▶ _Your assignment_: Begin at the top of the records and copy each line exactly. The line containing "young present: 0%" is the last one to include.

▶ _Data provided_:

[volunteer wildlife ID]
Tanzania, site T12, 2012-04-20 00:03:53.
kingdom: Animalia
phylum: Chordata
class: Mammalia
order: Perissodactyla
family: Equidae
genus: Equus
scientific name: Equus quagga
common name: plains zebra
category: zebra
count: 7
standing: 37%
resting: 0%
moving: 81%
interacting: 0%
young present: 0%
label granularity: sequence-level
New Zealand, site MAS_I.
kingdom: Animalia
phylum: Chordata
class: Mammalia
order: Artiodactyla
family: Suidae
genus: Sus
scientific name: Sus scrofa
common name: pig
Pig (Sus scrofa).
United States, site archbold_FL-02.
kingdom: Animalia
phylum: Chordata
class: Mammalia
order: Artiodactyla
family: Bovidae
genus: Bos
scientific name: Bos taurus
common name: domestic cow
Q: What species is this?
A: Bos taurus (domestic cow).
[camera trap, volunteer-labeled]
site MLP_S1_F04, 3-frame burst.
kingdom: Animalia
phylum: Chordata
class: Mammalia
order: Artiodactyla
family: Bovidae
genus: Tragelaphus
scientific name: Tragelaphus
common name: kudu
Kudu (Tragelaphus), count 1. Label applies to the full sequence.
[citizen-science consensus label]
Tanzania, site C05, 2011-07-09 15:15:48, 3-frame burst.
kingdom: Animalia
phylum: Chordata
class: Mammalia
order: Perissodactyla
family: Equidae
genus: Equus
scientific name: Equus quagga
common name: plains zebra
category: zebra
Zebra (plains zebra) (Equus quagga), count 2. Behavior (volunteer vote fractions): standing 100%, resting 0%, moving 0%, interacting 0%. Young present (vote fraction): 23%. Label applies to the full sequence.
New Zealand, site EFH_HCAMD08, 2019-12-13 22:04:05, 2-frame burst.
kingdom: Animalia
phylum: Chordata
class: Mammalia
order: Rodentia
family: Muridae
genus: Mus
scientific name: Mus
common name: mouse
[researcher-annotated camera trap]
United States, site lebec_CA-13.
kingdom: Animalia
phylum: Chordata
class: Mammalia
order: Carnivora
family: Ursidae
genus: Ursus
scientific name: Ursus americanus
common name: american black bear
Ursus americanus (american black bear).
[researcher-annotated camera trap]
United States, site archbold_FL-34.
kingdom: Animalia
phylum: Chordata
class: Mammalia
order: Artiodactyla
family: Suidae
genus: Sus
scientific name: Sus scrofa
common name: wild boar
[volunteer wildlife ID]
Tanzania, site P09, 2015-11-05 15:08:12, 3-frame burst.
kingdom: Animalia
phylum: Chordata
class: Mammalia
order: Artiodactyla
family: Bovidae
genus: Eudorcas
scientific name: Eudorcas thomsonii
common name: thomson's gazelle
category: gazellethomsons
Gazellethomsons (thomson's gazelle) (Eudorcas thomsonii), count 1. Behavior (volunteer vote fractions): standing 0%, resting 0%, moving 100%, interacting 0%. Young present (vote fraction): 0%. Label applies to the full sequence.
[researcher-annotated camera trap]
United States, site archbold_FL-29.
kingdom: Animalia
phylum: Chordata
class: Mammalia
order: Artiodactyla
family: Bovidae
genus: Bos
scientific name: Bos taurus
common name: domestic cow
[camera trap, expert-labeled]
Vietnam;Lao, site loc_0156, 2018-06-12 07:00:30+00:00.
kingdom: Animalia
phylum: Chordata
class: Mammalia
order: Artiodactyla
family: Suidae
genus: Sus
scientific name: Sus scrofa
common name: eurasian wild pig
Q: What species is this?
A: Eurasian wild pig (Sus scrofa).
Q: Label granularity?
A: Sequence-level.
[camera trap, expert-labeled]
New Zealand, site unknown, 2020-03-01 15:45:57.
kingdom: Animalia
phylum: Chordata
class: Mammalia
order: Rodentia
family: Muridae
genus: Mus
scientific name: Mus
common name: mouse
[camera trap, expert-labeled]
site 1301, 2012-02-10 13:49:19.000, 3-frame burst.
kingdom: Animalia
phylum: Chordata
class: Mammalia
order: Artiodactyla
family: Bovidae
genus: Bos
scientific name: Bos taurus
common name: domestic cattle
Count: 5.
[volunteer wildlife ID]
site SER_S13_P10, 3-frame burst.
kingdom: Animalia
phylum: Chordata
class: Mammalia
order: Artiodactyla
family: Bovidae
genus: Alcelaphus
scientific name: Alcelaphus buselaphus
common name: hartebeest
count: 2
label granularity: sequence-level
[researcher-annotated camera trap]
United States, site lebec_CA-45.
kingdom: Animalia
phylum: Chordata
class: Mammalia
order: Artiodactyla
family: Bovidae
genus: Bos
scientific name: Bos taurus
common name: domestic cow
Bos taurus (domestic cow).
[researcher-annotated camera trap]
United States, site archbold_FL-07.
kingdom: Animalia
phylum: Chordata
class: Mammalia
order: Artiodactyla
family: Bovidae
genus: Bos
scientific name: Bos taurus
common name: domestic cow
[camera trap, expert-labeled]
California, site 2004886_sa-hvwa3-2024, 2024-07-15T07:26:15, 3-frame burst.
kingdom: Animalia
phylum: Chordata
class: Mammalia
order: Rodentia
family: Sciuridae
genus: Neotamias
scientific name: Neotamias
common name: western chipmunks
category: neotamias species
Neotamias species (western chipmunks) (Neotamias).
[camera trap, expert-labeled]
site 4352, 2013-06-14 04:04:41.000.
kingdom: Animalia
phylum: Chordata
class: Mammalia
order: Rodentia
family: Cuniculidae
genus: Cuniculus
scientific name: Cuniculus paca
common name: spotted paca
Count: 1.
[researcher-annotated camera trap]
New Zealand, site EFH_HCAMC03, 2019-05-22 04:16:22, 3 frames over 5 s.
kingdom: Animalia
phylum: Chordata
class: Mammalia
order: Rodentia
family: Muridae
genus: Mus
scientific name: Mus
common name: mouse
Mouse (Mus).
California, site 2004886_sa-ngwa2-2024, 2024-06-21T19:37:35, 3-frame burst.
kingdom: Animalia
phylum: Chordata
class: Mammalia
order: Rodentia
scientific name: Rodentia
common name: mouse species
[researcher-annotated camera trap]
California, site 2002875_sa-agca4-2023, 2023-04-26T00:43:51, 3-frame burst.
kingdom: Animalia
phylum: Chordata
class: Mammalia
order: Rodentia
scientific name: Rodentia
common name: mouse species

▶ _Answer to this task_:
[volunteer wildlife ID]
Tanzania, site T12, 2012-04-20 00:03:53.
kingdom: Animalia
phylum: Chordata
class: Mammalia
order: Perissodactyla
family: Equidae
genus: Equus
scientific name: Equus quagga
common name: plains zebra
category: zebra
count: 7
standing: 37%
resting: 0%
moving: 81%
interacting: 0%
young present: 0%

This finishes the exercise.